SPEAKER_00:Today, Challenge to Change not only provides reentry support. They also own and operate temporary supportive housing for justice-involved individuals in Aurora. In 2023, the organization received a grant through the Illinois Housing Development Authority as part of their Housing for Justice Involved Individuals program. The funding allowed them to purchase their first properties that provide temporary housing for eight people. Now, with continued support, Challenge to Change is expanding even further, recently securing additional funding to acquire three more properties.
SPEAKER_02:I feel reentry itself has even become limited and marginalized. Who has access to it? How they can get access to it? Once they have access to it, how they navigate the spaces to be able to get to the referral pathways?
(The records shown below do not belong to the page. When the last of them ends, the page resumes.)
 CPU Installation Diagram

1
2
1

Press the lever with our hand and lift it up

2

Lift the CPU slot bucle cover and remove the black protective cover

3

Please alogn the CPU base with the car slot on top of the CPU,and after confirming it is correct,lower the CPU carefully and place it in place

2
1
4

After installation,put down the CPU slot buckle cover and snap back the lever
And you know, why wouldn't it be that way when reentry was thought up, the concept of it, by somebody that has never reentered?
SPEAKER_00:Maria says Challenge to Change offers a safe space for people to reenter life with support from people who are still trying to figure out their own journey.
SPEAKER_02:Both Javier and I have lived the instabilities of Like practically not having somewhere to go, not having someone stable, being on the couch, how it impacts a person mentally, physically, and how that itself brings on other barriers to successful reentry.
SPEAKER_00:Maria says finding housing for the people she serves is a priority.
SPEAKER_02:If people don't have to worry, then they can focus on their reentry. Worrying isn't one of them, you know. regards to where is it going to be and is it going to be on the streets and and stuff like that and i guess that just gives me the the comfort that if we could take the worry out then we can focus on the re-entry experience
SPEAKER_00:maria explained how the carceral system wasn't designed to prevent recidivism she said that people may have a job in education but without a home there's no foundation to rebuild a stable life Maria recently visited Mexico for the first time in 20 years. Her vision of home comes from growing up the middle child of three siblings and splitting time between her parents in the U.S. and her family in Mexico.
SPEAKER_02:Us eating together, it's so respected, it's so worshipped, it's so... Everybody comes to eat, you know, at the table. Even when you eat it, it's just so nourishing just to be in that space us laughing, talking.
SPEAKER_00:While Maria has a roof over her head, being able to see her family again helped her realize what she was missing in her home, the sense of family and community without judgment.
SPEAKER_02:There, I did feel a sense of home. But, you know, I don't live there. I don't reside there. There, I do feel I don't have to put barriers. I don't have to have eyes behind the back of my head. It's a whole different culture. the love, the warmth, the embrace, everything.
SPEAKER_00:As she continues searching for a permanent place to call home, Maria says she carries with her the memory of her family in Mexico, the security she felt around the dinner table. In Maria's eyes, her work has offered a path to redemption. Her own reentry journey has had its ups and downs, but she is thankful for the opportunity to help others. Her path has led her to discover an essential key to finding home.
SPEAKER_02:It's feeling safe. It's feeling stable. It's knowing that it's long-term, peaceful, you know, your comfort zone. I think that that's what your home should be.